Help on Writing the COVID-19 Common App Essay Question

July 18, 2020 by Veritas Essays Team | COVID, Common App, Essays, Personal Statement

The questions that are likely on every applicant's mind this year are:

What will college admissions officers do in 2020 when everyone's application essays are about COVID-19?

How do I address COVID in my Common App essays?

And how do I stand out from the crowd?

Thankfully, the company behind the Common Application has anticipated these concerns by adding an optional, dedicated prompt for students to address the impact of COVID-19 on their lives. The prompt has a maximum length of 250 words.

By including this new prompt, the Common App is strongly suggesting that your primary Personal Statement essay not focus on the pandemic.

Instead, students should:

  1. Proceed normally on their Personal Statements as they would in non-pandemic application years, writing a Personal Statement that sheds light on the qualitative aspects of themselves and their candidacy that aren't conveyed elsewhere in their applications.

  2. Take advantage of this extra essay prompt to provide information on how COVID has affected them and their families.

What is the COVID Essay?

As stated in a blog post from the Common App in May of 2020:

The COVID-19 pandemic has disrupted the lives and postsecondary plans for many students. We want to reduce anxiety for applicants affected by these events and provide them with a way to share their experience with colleges and universities.

Next year, on the 2020-2021 application, Common App will provide students who need it with a dedicated space to elaborate on the impact of the pandemic, both personally and academically. We want to provide colleges with the information they need, with the goal of having students answer COVID-19 questions only once while using the rest of the application as they would have before to share their interests and perspectives beyond COVID-19.

Below is the question applicants will see:

Community disruptions such as COVID-19 and natural disasters can have deep and long-lasting impacts. If you need it, this space is yours to describe those impacts. Colleges care about the effects on your health and well-being, safety, family circumstances, future plans, and education, including access to reliable technology and quiet study spaces.

Do you wish to share anything on this topic? Y/N

Please use this space to describe how these events have impacted you.

The question will be optional and will appear in the Additional Information section of the application. The response length will be limited to 250 words .

What’s more, the Common App has added an additional question to the school counselor section of the Common App, providing your counselor with the opportunity to elaborate on changes to grading scales, graduation requirements, course offerings, or other circumstances that have been brought about by the COVID-19 pandemic.

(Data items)
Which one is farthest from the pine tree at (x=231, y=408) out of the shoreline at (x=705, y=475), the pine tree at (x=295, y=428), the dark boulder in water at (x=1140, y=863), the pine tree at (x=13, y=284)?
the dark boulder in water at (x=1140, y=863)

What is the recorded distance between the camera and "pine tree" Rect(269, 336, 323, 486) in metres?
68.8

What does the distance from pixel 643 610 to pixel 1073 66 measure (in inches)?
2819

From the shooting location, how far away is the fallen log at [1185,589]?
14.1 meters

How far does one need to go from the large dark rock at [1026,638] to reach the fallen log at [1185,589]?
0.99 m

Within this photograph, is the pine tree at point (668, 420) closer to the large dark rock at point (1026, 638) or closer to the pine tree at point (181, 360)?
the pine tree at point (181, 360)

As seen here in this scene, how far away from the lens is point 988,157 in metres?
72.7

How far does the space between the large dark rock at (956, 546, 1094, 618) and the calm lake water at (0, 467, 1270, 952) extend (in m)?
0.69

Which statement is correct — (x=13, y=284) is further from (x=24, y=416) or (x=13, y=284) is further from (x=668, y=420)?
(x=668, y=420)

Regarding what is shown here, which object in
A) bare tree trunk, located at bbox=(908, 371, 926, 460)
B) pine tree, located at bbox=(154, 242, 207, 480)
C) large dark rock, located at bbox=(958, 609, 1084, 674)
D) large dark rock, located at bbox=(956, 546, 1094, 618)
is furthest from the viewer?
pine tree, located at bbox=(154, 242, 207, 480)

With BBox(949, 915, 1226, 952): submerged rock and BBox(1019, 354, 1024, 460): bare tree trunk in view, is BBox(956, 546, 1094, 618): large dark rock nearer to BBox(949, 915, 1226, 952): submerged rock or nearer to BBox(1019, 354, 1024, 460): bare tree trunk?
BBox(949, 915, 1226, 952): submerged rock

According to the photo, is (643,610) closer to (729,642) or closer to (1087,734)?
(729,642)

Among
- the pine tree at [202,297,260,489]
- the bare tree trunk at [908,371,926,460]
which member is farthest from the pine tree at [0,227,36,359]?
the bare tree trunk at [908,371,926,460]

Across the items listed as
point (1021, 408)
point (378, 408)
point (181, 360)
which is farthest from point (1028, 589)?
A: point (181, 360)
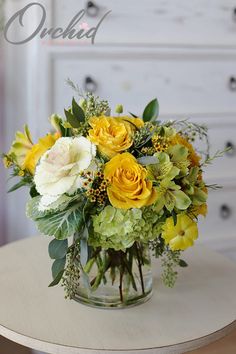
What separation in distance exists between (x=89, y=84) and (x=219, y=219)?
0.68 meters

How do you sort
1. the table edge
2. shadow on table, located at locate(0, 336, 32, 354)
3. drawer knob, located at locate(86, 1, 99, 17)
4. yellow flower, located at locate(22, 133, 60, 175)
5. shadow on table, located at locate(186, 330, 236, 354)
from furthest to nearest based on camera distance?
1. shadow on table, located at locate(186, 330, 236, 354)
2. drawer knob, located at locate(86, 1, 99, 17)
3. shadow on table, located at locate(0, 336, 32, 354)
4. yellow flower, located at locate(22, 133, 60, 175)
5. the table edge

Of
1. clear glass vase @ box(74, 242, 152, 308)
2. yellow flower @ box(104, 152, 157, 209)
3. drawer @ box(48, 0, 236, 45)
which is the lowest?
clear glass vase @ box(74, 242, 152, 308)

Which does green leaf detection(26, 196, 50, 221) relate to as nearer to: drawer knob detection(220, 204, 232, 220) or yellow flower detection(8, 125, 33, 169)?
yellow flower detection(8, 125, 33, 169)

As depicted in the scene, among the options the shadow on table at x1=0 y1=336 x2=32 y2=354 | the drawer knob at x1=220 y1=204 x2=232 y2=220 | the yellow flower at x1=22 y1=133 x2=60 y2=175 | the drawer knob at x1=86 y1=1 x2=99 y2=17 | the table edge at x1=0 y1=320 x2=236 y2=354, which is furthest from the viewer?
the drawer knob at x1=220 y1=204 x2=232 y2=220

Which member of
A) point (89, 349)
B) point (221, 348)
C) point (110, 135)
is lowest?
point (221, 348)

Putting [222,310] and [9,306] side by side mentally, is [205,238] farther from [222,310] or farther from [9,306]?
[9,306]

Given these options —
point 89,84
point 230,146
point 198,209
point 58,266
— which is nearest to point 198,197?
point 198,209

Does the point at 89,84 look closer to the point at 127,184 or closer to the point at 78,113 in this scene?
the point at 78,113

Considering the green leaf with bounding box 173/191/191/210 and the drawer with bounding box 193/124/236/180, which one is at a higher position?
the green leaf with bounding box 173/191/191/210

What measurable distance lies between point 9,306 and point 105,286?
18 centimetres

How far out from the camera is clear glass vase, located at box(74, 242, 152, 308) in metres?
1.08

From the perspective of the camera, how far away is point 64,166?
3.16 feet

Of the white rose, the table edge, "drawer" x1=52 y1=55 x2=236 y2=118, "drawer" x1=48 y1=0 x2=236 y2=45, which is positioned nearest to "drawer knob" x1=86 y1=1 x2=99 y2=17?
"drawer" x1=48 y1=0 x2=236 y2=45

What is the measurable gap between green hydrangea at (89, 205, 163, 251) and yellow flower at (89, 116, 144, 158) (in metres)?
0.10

*Work order 1*:
Please reproduce the part of the COVID-19 essay article starting at "And how do I" and ending at "in their applications.".
*Work order 2*:
Answer each question using the COVID-19 essay article.
(a) What is the maximum length of a response to the new COVID-19 prompt?
(b) In which section of the application will the COVID-19 question appear?
(c) In what month and year did the Common App publish the quoted blog post?

*Solution 1*:
And how do I stand out from the crowd?

Thankfully, the company behind the Common Application has anticipated these concerns by adding an optional, dedicated prompt for students to address the impact of COVID-19 on their lives. The prompt has a maximum length of 250 words.

By including this new prompt, the Common App is strongly suggesting that your primary Personal Statement essay not focus on the pandemic.

Instead, students should:

  1. Proceed normally on their Personal Statements as they would in non-pandemic application years, writing a Personal Statement that sheds light on the qualitative aspects of themselves and their candidacy that aren't conveyed elsewhere in their applications.

*Solution 2*:
(a) 250 words
(b) The Additional Information section
(c) May 2020